Requirement: Please return each of the rows below verbatim, keeping every line and character unchanged.
── Records to process ──
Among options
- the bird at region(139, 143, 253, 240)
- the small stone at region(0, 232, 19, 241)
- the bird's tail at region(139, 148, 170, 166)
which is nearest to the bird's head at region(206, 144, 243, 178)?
───
Complete response:
Among options
- the bird at region(139, 143, 253, 240)
- the small stone at region(0, 232, 19, 241)
- the bird's tail at region(139, 148, 170, 166)
which is nearest to the bird's head at region(206, 144, 243, 178)?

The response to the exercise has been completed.